Retype the stretch from "F Increased risk." through "postablative laser hyperpigmentation." in the flashcards on laser skin resurfacing.

**PASSAGE PROVIDED**.
# # # #
Energy-based treatment of the ageing face for skin resurfacing – Ablative and non-ablative lasers & Photodynamic therapy Flashcards
Regarding photodamage, ablative laser skin resurfacing offers the most substantial clinical improvement.
T
Regarding photodamage, non-ablative laser resurfacing is associated with several weeks of postoperative recovery.
F True for ablative laser skin resurfacing.
Ablative laser skin resurfacing provides a modest improvement of photodamaged skin with a limited post-treatment recovery period.
F True for non-ablative laser skin resurfacing.
Fractionated laser systems provide the benefits of higher energy treatments with fewer side effects than traditional lasers.
T
Extrinsic ageing effects are usually limited to the epidermis and upper papillary dermis and are therefore amenable to treatment with laser.
T
Ablative lasers are selectively absorbed by water and act to vaporise skin in a controlled manner.
T
Ablative laser resurfacing carries a reduced risk of scarring and pigmentary alteration compared to non-ablative methods.
F Increased risk.
Ablative laser resurfacing can be safely carried out in patients with darker skin types.
F Ideally skin type I or II.
Preoperative use of topical tretinoin, hydroquinone or glycolic acid for several weeks reduces the incidence of postablative laser hyperpigmentation.
F
Prophylactic antibiotics should be used postablative laser to reduce the possibility of bacterial contamination and overgrowth in the de-epithelialised skin.
F Controversial. Studies haven’t shown any significant change in infection rate.
Pts with a history of herpes labialis should receive prophylactic oral antivirals starting 1 day prior to resurfacing and continuing for 10 days postoperatively.
T
Ablative resurfacing lasers include: pulsed CO2 (10600nm), pulsed erbium:YAG (2940), and fractionated (10600 and 2940nm)
T
Using CO2 laser, water-containing tissue is vaporised to a depth of approximately 20-100um, producing a zone of thermal damage ranging from 20 to 150um.
# # # #
**EXTRACTED INFORMATION**.
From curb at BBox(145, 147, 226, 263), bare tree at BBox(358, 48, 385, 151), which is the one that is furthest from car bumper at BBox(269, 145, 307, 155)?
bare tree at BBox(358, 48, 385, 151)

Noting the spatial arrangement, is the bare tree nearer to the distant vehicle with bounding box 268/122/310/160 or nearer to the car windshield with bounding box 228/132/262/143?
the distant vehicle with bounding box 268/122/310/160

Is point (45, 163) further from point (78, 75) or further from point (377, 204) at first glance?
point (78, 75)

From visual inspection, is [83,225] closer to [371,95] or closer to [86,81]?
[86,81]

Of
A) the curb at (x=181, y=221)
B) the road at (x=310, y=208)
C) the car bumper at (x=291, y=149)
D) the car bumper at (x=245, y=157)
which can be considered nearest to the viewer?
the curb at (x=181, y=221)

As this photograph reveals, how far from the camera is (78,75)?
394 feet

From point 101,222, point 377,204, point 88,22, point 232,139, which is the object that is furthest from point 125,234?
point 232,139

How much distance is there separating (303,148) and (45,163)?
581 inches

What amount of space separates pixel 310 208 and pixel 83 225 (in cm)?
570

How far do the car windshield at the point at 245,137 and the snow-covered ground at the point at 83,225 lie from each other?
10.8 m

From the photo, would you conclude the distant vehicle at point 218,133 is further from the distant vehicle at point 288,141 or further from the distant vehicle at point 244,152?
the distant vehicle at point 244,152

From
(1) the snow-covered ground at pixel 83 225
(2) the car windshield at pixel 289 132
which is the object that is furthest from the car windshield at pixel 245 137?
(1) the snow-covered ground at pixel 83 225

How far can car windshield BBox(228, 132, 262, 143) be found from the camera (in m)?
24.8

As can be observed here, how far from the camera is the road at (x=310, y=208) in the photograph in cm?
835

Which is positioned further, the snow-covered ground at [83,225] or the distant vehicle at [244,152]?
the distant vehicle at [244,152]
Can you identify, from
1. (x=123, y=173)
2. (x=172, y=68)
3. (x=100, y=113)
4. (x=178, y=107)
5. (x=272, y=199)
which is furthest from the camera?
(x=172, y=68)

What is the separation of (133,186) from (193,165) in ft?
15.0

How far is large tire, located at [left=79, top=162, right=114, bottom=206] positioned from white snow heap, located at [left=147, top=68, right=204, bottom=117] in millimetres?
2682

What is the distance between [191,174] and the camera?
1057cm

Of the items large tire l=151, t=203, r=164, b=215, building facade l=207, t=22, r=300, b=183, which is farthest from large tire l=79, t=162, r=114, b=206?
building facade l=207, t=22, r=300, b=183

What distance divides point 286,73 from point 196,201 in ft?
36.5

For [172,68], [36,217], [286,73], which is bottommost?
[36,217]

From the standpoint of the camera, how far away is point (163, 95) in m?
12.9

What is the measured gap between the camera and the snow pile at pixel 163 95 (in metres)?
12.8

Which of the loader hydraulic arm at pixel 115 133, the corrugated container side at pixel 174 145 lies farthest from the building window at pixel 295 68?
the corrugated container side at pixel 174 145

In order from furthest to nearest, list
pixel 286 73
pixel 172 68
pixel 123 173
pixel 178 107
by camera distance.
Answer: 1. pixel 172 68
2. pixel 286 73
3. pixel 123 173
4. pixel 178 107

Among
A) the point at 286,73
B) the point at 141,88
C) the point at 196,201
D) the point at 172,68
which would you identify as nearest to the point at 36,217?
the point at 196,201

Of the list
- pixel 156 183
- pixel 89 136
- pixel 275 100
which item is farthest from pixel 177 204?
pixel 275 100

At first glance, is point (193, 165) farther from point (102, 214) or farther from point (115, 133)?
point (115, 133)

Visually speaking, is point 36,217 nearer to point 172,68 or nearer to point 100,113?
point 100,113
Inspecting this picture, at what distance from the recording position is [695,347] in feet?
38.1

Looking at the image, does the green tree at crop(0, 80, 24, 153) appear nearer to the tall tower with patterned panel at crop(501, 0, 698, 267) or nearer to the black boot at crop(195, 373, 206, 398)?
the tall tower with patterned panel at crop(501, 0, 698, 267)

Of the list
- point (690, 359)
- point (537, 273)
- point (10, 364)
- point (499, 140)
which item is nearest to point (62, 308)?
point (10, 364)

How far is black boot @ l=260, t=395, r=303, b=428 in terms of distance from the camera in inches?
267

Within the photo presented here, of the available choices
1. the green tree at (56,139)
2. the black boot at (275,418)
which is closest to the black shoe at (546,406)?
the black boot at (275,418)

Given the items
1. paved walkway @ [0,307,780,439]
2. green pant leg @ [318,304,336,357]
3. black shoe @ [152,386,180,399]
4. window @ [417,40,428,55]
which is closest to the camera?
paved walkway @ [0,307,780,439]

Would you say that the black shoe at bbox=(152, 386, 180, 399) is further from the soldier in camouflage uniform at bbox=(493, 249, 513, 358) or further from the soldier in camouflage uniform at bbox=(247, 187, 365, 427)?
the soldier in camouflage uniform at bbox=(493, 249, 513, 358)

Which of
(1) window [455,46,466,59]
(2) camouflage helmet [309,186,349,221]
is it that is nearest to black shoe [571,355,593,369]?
# # # #
**COMPLETED TASK**.
F Increased risk.
Ablative laser resurfacing can be safely carried out in patients with darker skin types.
F Ideally skin type I or II.
Preoperative use of topical tretinoin, hydroquinone or glycolic acid for several weeks reduces the incidence of postablative laser hyperpigmentation.